◆ What you are asked to do ◆
Your task is to write out exactly the lines from the line containing "When considering" through the end of the records, inclusive at both ends.

(Records from a spatial question set)
+++++

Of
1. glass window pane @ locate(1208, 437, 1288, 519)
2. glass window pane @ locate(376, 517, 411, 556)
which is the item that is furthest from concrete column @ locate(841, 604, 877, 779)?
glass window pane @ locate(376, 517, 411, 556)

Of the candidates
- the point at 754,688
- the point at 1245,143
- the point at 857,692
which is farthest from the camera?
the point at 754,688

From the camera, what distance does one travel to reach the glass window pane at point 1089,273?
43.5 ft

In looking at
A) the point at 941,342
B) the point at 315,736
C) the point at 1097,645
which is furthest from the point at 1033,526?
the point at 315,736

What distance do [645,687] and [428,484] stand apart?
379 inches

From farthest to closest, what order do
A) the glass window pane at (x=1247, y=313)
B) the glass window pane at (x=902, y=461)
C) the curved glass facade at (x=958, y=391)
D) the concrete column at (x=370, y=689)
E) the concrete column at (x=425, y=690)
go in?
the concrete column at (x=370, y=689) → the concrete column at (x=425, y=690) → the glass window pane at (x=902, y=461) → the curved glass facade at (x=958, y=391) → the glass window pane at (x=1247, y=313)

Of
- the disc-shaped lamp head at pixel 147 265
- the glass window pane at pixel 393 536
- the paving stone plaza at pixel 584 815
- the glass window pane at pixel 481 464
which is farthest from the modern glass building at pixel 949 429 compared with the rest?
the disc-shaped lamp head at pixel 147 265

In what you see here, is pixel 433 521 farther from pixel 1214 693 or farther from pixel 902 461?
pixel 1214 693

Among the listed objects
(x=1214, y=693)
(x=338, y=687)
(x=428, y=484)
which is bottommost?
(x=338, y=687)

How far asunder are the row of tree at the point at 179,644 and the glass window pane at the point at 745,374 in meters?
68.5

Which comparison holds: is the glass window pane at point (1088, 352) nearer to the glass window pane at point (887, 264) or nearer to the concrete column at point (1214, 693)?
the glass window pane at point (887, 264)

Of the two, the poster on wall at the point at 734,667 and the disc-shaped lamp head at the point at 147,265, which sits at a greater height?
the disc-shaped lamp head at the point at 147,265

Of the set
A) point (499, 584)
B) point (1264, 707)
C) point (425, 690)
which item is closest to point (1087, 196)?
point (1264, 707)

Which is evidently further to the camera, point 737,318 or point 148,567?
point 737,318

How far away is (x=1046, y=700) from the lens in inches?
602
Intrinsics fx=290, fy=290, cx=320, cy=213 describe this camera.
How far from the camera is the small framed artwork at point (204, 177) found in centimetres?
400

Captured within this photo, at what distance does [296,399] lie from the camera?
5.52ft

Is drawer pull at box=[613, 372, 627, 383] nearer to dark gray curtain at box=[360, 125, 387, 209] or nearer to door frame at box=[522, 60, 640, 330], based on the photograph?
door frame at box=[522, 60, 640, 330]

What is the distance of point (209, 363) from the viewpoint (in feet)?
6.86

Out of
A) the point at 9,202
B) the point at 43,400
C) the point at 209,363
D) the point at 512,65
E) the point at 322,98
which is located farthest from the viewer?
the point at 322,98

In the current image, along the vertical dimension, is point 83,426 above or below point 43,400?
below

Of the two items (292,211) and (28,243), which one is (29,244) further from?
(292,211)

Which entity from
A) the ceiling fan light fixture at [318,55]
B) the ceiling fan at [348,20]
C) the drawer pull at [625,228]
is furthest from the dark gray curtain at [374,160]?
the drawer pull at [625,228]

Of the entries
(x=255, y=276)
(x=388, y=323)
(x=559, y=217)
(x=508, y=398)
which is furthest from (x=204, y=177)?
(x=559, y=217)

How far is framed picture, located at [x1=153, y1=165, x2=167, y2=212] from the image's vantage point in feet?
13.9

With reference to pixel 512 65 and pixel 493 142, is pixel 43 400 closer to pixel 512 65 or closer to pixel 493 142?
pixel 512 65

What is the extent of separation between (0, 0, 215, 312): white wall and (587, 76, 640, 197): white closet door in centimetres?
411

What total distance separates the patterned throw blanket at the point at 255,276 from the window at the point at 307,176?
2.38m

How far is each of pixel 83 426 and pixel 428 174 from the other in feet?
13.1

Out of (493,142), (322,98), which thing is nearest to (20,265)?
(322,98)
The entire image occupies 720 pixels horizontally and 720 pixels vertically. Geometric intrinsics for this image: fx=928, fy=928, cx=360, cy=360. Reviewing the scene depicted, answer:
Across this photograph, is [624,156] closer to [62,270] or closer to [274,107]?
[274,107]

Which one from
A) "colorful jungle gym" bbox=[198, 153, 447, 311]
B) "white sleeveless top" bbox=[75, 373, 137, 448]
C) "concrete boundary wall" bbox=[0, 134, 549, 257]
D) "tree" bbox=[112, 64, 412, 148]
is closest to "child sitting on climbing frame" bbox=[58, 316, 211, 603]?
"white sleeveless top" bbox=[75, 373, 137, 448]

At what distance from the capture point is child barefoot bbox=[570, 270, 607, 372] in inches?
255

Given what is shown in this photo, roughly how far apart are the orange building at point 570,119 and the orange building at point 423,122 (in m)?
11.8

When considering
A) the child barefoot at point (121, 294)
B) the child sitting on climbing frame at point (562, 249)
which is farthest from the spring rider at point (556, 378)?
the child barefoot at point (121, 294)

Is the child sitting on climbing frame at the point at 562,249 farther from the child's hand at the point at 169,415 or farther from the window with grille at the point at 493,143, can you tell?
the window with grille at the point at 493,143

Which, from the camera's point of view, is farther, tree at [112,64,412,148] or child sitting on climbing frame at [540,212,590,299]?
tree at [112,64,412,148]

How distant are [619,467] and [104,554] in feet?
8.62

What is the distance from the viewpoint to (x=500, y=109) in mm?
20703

+++++

◆ Written answer ◆
When considering
A) the child barefoot at point (121, 294)
B) the child sitting on climbing frame at point (562, 249)
which is farthest from the spring rider at point (556, 378)?
the child barefoot at point (121, 294)

Is the child sitting on climbing frame at the point at 562,249 farther from the child's hand at the point at 169,415 or farther from the window with grille at the point at 493,143, can you tell?
the window with grille at the point at 493,143

Which, from the camera's point of view, is farther, tree at [112,64,412,148] or child sitting on climbing frame at [540,212,590,299]?
tree at [112,64,412,148]

How distant are [619,467] and [104,554] in feet?
8.62

What is the distance from the viewpoint to (x=500, y=109) in mm?
20703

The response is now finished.